The current crisis is not the worst the world has ever faced as Western economies have learnt much from past mistakes.

The world is not going to end. It is worth stating that in the light of the hysteria and ill-informed speculation being generated around the financial and energy crises that are impacting upon the global economy.

Commentators have a penchant for judging contemporary situations in the light of past disasters. Hence the current crisis becomes the worst possible combination of 1930s depression and 1970s stagflation. It makes for good headlines but very poor economic ­history. The 1930s depression was ­precipitated by monetary orthodoxy and trade protectionism; stagflation by commodity price hikes that were met with monetary laxity. It was also a time of wage hikes in traditional industries that were already in decline in Western countries.

Different conditions

Current conditions are challenging but totally different. Central banks have learned something in the past 80 years, they are not scared to ease to accommodate downturns and, unlike 1930s policymakers in the US, are not ­hindered in their efforts by the gold standard.

1970s-type commodity price hikes are a feature of the present malaise but Western economies have the advantage of greater energy efficiency, and global industry has already been restructured with the traditional smoke stack activities now located in China.

Definitely, a painful adjustment period is in progress.
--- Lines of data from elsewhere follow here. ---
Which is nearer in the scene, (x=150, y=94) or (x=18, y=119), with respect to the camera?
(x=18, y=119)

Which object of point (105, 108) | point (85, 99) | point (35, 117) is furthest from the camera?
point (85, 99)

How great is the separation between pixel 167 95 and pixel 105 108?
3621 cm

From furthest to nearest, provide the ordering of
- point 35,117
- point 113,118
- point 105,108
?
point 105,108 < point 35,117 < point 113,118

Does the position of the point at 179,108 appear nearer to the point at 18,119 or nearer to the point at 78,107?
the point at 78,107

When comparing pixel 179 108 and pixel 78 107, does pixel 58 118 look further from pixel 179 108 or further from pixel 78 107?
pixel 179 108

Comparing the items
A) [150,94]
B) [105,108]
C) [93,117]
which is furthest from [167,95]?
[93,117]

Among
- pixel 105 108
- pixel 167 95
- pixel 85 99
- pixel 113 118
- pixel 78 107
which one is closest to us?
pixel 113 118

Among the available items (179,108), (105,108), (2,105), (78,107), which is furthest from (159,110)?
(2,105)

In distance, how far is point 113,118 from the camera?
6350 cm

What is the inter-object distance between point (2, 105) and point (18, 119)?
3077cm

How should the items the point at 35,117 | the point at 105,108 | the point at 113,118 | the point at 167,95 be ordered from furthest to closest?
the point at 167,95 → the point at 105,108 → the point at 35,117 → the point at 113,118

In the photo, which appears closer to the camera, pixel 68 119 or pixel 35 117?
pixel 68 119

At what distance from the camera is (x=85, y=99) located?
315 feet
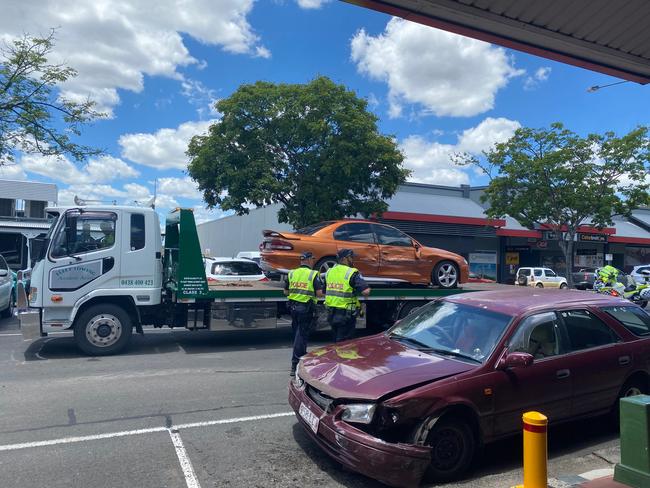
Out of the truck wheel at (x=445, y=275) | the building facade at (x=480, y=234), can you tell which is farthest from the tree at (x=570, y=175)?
the truck wheel at (x=445, y=275)

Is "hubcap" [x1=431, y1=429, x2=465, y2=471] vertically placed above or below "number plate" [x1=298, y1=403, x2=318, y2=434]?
below

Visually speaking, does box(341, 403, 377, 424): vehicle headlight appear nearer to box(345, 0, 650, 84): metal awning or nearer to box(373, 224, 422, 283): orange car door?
box(345, 0, 650, 84): metal awning

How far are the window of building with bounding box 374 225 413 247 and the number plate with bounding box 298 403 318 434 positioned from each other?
6.37 meters

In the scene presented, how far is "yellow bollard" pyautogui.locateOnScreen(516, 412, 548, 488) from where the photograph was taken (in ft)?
11.5

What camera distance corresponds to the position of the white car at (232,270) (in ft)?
42.6

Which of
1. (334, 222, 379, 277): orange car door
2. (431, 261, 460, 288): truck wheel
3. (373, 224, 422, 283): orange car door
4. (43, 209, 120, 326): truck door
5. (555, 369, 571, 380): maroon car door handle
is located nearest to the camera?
(555, 369, 571, 380): maroon car door handle

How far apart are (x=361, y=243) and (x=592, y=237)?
1160 inches

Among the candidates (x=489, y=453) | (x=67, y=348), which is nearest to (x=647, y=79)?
(x=489, y=453)

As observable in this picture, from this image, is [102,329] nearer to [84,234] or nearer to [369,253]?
[84,234]

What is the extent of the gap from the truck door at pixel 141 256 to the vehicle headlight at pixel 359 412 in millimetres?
5984

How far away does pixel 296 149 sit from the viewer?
17.2 m

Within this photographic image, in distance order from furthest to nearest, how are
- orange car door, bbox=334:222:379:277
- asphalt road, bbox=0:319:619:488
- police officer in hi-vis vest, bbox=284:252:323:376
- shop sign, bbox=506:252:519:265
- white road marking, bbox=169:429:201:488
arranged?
shop sign, bbox=506:252:519:265 → orange car door, bbox=334:222:379:277 → police officer in hi-vis vest, bbox=284:252:323:376 → asphalt road, bbox=0:319:619:488 → white road marking, bbox=169:429:201:488

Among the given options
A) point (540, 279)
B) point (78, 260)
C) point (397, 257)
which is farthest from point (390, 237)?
point (540, 279)

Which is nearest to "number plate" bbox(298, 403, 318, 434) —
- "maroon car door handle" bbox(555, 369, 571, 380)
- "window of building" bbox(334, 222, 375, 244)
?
"maroon car door handle" bbox(555, 369, 571, 380)
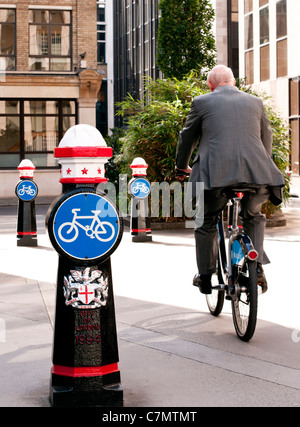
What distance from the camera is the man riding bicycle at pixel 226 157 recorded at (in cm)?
480

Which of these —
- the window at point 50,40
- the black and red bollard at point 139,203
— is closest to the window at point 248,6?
the window at point 50,40

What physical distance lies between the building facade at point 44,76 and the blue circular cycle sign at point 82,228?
23283 millimetres

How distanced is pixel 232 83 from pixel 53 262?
14.4 ft

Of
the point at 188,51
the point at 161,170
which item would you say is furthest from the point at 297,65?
the point at 161,170

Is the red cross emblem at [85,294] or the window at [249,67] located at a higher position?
the window at [249,67]

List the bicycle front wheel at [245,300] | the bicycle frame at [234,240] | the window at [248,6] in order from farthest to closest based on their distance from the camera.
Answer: the window at [248,6] < the bicycle frame at [234,240] < the bicycle front wheel at [245,300]

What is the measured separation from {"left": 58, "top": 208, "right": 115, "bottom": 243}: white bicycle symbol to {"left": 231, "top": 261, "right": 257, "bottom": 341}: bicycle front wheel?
1377 millimetres

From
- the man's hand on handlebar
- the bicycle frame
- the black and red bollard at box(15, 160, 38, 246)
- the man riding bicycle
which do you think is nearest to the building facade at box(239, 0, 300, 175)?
the black and red bollard at box(15, 160, 38, 246)

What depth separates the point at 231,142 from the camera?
4816 millimetres

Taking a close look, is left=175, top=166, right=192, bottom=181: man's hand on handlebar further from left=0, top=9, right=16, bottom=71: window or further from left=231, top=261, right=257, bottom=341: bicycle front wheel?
left=0, top=9, right=16, bottom=71: window

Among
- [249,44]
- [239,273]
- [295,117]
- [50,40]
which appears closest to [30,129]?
[50,40]

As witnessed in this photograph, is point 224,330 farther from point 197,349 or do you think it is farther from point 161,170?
point 161,170

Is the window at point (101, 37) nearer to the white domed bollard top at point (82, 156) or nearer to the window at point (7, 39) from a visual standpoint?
the window at point (7, 39)
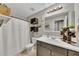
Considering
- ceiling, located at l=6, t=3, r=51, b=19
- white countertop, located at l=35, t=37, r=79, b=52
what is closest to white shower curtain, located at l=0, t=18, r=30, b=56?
ceiling, located at l=6, t=3, r=51, b=19

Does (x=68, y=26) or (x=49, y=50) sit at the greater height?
(x=68, y=26)

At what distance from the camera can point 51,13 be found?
5.43 ft

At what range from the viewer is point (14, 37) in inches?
Answer: 63.8

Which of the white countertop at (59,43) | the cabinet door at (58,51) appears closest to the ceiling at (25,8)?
the white countertop at (59,43)

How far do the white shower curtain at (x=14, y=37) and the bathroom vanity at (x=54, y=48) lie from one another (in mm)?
185

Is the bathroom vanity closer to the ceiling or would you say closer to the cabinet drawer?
the cabinet drawer

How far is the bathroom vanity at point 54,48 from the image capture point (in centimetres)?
144

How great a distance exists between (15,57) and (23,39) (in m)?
0.25

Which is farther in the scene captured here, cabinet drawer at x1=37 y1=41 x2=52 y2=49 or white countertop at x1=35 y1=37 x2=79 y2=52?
cabinet drawer at x1=37 y1=41 x2=52 y2=49

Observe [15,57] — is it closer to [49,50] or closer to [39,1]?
[49,50]

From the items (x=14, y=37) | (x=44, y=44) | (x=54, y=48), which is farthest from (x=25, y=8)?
(x=54, y=48)

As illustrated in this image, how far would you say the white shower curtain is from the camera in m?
1.51

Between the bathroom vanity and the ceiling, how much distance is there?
0.36 m

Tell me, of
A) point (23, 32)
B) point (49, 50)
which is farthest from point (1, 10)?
point (49, 50)
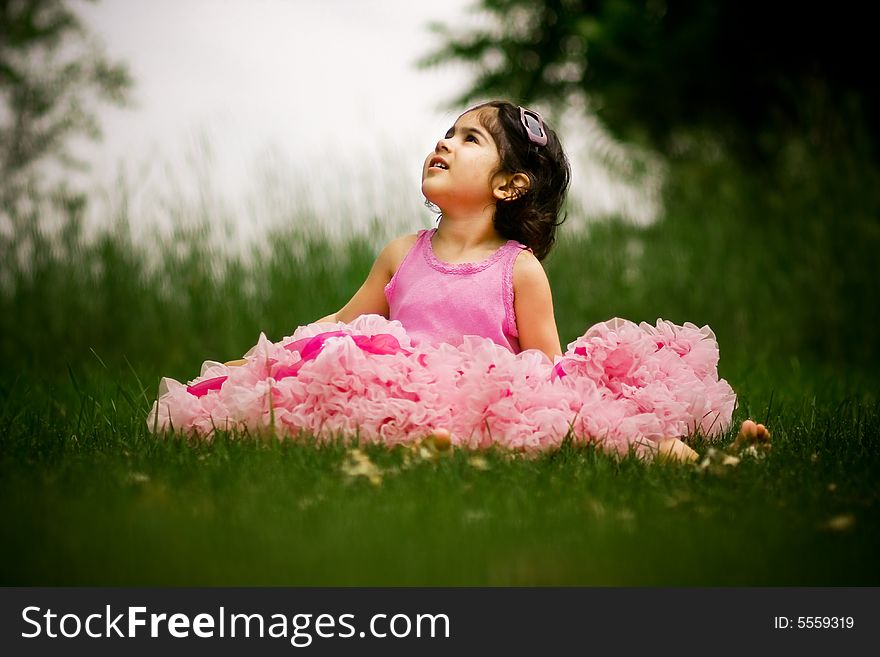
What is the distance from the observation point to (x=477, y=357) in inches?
105

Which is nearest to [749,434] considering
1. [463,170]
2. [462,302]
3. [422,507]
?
[462,302]

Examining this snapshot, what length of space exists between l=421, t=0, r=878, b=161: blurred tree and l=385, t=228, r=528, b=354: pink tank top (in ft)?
16.1

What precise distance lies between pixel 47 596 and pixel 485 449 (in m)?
1.19

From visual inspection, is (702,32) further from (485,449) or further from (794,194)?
(485,449)

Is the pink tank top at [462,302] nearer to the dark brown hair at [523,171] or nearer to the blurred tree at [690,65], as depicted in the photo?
the dark brown hair at [523,171]

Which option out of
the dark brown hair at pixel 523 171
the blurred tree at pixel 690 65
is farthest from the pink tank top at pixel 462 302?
the blurred tree at pixel 690 65

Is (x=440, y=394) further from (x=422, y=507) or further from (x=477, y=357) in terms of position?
(x=422, y=507)

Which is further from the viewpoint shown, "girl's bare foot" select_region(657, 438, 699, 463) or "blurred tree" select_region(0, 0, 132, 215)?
"blurred tree" select_region(0, 0, 132, 215)

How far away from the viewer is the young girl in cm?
264

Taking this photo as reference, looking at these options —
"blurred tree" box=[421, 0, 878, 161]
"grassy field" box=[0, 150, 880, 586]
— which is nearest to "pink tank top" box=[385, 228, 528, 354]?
"grassy field" box=[0, 150, 880, 586]

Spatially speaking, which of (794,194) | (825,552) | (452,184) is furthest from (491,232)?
(794,194)

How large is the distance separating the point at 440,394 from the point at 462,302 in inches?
15.3

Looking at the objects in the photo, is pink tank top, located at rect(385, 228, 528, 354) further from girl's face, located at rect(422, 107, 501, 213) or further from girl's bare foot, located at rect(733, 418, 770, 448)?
girl's bare foot, located at rect(733, 418, 770, 448)

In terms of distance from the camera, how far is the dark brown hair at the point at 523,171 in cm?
317
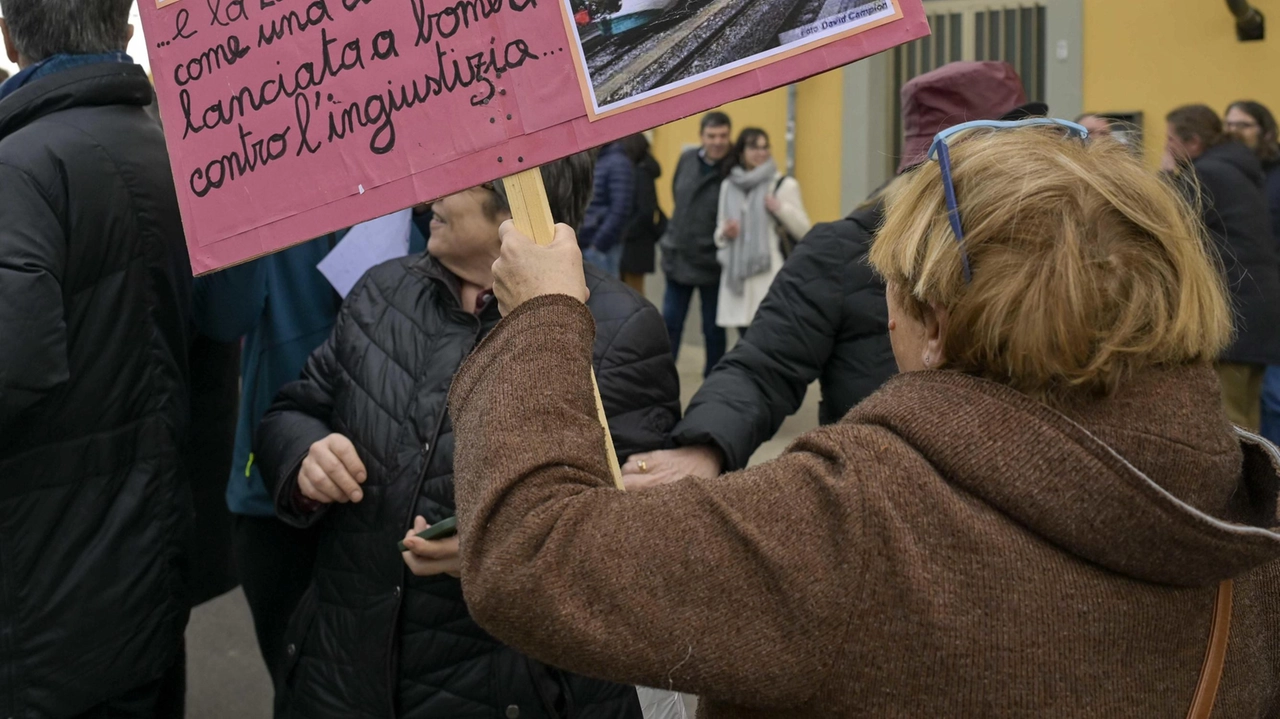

But looking beyond daily stock market gyrations, the following are reasons for optimism: the ­impetus that will be delivered to developing more energy-saving and alternative technologies; the fast speed at which economies under the influence of good policy now recover from downturns (months and years rather than decades); the advent of a new middle class in the emerging markets that is a powerful source of demand; the related growth of exports from Western economies even during the crisis; the capital flows coming from emerging markets to developed countries; and a widening impetus to tackle climate change issues – witness the transformation in the US approach with China likely to follow as its consuming middle class complain about the quality of their air.

There are as many reasons to be ­optimistic as pessimistic in this environment but sentiment – like the markets themselves – tends to overshoot in both directions.